Request 1
Name every subsampling technique that the chroma-subsampling text lists.

Human eyes are much more sensitive to luminance than chrominance so there are redundancies in chrominance channels. The chrominance information can therefore be reduced without noticeable loss of quality. This process is called chroma-subsampling.

The chroma-subsampling scheme is expressed as a three part ratio, A:B:C where

  • A is the width of the region in which subsampling is performed
  • B is the number of Cb/Cr samples in each row of A pixels (horizontal factor)
  • C is the number of changes in Cb/Cr samples between the first and second row (vertical factor)

4:4:4 subsampling preserves the original image. 4:2:2 subsampling merges every two colours into one. 4:2:0 subsampling merges the first two columns into the same colour and the last two into another. This is the most popular format for digital images.

Consider 4:2:0 subsampling on the following full resolution chroma sample $$ \begin{bmatrix} 20 & 22 & 42 & 40\\ 20 & 22 & 43 & 39 \end{bmatrix} $$

There are several techniques for subsampling.

  • Average - the average of the original block. For the example, this would be $\begin{bmatrix} 21 & 41\end{bmatrix}$ because the average of $\begin{bmatrix}20 & 22\\20&22\end{bmatrix}$ is 21 and the average of $\begin{bmatrix}42 & 40\\43&39\end{bmatrix}$ is 41.
  • Left - the average of the two leftmost chroma pixels of the block, which gives $\begin{bmatrix} 20 & 42\end{bmatrix}$
  • Right - the average of the two rightmost chroma pixels of the block, which gives $\begin{bmatrix}22 & 39\end{bmatrix}$
  • Direct - the top left chroma pixel, which gives $\begin{bmatrix}20 & 42\end{bmatrix}$

Using 4:2:0 subsampling reduces the size of the chrominance channels by a factor of 4 with little noticeable change in quality.

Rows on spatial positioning
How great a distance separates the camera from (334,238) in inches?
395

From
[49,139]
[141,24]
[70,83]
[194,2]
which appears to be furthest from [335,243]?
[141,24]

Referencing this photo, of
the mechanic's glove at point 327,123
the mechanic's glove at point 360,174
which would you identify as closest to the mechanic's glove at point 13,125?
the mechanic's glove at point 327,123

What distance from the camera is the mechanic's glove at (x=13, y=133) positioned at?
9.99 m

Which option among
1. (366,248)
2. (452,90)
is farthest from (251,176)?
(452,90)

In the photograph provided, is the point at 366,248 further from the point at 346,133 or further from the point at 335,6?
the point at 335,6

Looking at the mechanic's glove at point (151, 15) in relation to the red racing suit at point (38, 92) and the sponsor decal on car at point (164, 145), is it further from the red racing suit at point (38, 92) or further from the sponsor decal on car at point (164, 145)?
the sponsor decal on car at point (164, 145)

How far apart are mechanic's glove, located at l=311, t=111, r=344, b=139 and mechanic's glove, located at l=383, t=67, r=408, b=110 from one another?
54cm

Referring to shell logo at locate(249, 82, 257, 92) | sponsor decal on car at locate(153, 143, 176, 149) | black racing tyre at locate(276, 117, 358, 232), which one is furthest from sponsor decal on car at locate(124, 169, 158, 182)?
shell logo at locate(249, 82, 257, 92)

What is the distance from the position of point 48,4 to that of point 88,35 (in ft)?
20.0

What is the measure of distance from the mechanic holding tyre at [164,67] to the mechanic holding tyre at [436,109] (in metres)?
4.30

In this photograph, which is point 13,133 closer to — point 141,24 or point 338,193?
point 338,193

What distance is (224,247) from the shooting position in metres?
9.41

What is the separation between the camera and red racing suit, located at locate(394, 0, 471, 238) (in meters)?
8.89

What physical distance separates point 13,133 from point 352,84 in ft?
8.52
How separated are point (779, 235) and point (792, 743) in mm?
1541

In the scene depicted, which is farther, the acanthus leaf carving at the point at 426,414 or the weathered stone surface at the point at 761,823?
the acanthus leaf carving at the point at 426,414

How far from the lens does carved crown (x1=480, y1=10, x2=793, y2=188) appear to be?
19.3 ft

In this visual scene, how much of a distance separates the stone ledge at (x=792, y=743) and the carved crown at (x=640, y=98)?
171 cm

Request 2
Copy out the rows word for word, beginning at the line that contains "In the scene" and continuing through the last line of the rows.

Exercise answer 1
Average, Left, Right, Direct

Exercise answer 2
In the scene depicted, which is farther, the acanthus leaf carving at the point at 426,414 or the weathered stone surface at the point at 761,823?
the acanthus leaf carving at the point at 426,414

How far from the lens does carved crown (x1=480, y1=10, x2=793, y2=188) appear to be?
19.3 ft

In this visual scene, how much of a distance separates the stone ledge at (x=792, y=743) and the carved crown at (x=640, y=98)?
171 cm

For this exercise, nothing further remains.